• [Set problem] Return the lines below as a JSON list of strings, one string per line, leaving out blank lines.

• [Extracted entries]
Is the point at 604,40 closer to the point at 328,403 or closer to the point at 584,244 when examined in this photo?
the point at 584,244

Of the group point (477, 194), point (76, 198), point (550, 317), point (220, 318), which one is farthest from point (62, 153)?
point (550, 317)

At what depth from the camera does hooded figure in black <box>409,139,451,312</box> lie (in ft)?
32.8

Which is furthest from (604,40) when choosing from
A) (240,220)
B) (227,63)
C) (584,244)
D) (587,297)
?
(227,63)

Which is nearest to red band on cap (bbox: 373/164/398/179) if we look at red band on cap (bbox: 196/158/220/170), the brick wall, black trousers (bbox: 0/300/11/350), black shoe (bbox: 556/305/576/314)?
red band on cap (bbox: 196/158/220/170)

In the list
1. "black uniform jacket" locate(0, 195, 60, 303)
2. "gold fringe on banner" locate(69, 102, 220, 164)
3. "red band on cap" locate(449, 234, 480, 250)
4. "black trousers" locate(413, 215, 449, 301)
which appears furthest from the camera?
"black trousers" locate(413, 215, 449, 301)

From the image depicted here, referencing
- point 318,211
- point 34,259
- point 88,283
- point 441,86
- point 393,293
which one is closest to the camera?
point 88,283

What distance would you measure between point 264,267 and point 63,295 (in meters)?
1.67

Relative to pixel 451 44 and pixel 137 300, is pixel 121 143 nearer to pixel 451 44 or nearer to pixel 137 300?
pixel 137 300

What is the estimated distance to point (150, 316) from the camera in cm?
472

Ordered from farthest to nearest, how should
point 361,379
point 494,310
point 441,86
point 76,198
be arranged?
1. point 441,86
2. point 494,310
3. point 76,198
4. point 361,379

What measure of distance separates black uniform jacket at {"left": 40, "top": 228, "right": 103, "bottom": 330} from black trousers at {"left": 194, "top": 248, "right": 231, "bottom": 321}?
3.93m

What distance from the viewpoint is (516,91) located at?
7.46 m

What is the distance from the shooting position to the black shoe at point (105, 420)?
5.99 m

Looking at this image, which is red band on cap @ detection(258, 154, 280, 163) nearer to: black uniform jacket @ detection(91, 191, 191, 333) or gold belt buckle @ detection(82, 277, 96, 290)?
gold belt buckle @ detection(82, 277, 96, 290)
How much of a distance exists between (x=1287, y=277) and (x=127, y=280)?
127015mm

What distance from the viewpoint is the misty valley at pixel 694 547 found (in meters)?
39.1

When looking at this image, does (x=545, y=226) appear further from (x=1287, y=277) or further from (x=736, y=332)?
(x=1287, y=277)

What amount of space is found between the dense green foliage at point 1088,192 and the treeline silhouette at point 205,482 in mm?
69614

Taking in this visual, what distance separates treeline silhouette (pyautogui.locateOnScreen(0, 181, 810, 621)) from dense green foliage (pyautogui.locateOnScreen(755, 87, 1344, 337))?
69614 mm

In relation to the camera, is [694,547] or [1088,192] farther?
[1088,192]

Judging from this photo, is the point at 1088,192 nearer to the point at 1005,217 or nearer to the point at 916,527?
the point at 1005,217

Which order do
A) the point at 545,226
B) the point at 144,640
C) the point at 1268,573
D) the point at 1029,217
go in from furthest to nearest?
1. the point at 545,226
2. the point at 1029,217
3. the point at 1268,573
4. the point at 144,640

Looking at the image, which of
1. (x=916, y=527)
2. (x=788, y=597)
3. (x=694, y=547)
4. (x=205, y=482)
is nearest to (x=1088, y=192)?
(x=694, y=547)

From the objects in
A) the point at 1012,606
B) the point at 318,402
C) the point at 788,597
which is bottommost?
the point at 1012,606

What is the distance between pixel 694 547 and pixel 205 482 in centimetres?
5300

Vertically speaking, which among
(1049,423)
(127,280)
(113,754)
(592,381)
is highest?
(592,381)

• [Finished exercise]
[
  "Is the point at 604,40 closer to the point at 328,403 or closer to the point at 584,244 when examined in this photo?",
  "the point at 584,244",
  "Of the group point (477, 194), point (76, 198), point (550, 317), point (220, 318), which one is farthest from point (62, 153)?",
  "point (550, 317)",
  "At what depth from the camera does hooded figure in black <box>409,139,451,312</box> lie (in ft)?",
  "32.8",
  "Which is furthest from (604,40) when choosing from",
  "A) (240,220)",
  "B) (227,63)",
  "C) (584,244)",
  "D) (587,297)",
  "?",
  "(227,63)",
  "Which is nearest to red band on cap (bbox: 373/164/398/179) if we look at red band on cap (bbox: 196/158/220/170), the brick wall, black trousers (bbox: 0/300/11/350), black shoe (bbox: 556/305/576/314)?",
  "red band on cap (bbox: 196/158/220/170)",
  "In the list",
  "1. \"black uniform jacket\" locate(0, 195, 60, 303)",
  "2. \"gold fringe on banner\" locate(69, 102, 220, 164)",
  "3. \"red band on cap\" locate(449, 234, 480, 250)",
  "4. \"black trousers\" locate(413, 215, 449, 301)",
  "which appears furthest from the camera?",
  "\"black trousers\" locate(413, 215, 449, 301)",
  "From the image depicted here, referencing",
  "- point 318,211",
  "- point 34,259",
  "- point 88,283",
  "- point 441,86",
  "- point 393,293",
  "which one is closest to the camera?",
  "point 88,283",
  "What distance would you measure between point 264,267 and point 63,295 (in meters)?",
  "1.67",
  "Relative to pixel 451 44 and pixel 137 300, is pixel 121 143 nearer to pixel 451 44 or nearer to pixel 137 300?",
  "pixel 137 300",
  "What is the estimated distance to point (150, 316) from the camera in cm?",
  "472",
  "Ordered from farthest to nearest, how should",
  "point 361,379",
  "point 494,310",
  "point 441,86",
  "point 76,198",
  "be arranged?",
  "1. point 441,86",
  "2. point 494,310",
  "3. point 76,198",
  "4. point 361,379",
  "What measure of distance separates black uniform jacket at {\"left\": 40, \"top\": 228, \"right\": 103, \"bottom\": 330} from black trousers at {\"left\": 194, \"top\": 248, \"right\": 231, \"bottom\": 321}?",
  "3.93m",
  "What distance from the viewpoint is (516,91) located at?",
  "7.46 m",
  "What is the distance from the shooting position to the black shoe at point (105, 420)?",
  "5.99 m",
  "Looking at this image, which is red band on cap @ detection(258, 154, 280, 163) nearer to: black uniform jacket @ detection(91, 191, 191, 333) or gold belt buckle @ detection(82, 277, 96, 290)?",
  "gold belt buckle @ detection(82, 277, 96, 290)",
  "How much of a distance exists between (x=1287, y=277) and (x=127, y=280)?",
  "127015mm",
  "What distance from the viewpoint is the misty valley at pixel 694 547 found (in meters)?",
  "39.1",
  "When looking at this image, does (x=545, y=226) appear further from (x=1287, y=277) or further from (x=736, y=332)?",
  "(x=1287, y=277)",
  "What amount of space is found between the dense green foliage at point 1088,192 and the treeline silhouette at point 205,482 in mm?",
  "69614",
  "Taking in this visual, what distance separates treeline silhouette (pyautogui.locateOnScreen(0, 181, 810, 621)) from dense green foliage (pyautogui.locateOnScreen(755, 87, 1344, 337))?",
  "69614 mm",
  "In relation to the camera, is [694,547] or [1088,192] farther?",
  "[1088,192]",
  "Judging from this photo, is the point at 1088,192 nearer to the point at 1005,217 or nearer to the point at 916,527?",
  "the point at 1005,217",
  "Which order do",
  "A) the point at 545,226",
  "B) the point at 144,640",
  "C) the point at 1268,573",
  "D) the point at 1029,217",
  "go in from furthest to nearest?",
  "1. the point at 545,226",
  "2. the point at 1029,217",
  "3. the point at 1268,573",
  "4. the point at 144,640",
  "Looking at the image, which of",
  "1. (x=916, y=527)",
  "2. (x=788, y=597)",
  "3. (x=694, y=547)",
  "4. (x=205, y=482)",
  "is nearest to (x=1088, y=192)?",
  "(x=694, y=547)",
  "From the objects in",
  "A) the point at 1012,606",
  "B) the point at 318,402",
  "C) the point at 788,597",
  "which is bottommost?",
  "the point at 1012,606",
  "What is the distance between pixel 694 547 and pixel 205 482 in centimetres?",
  "5300",
  "Vertically speaking, which among",
  "(1049,423)",
  "(127,280)",
  "(113,754)",
  "(592,381)",
  "is highest?",
  "(592,381)"
]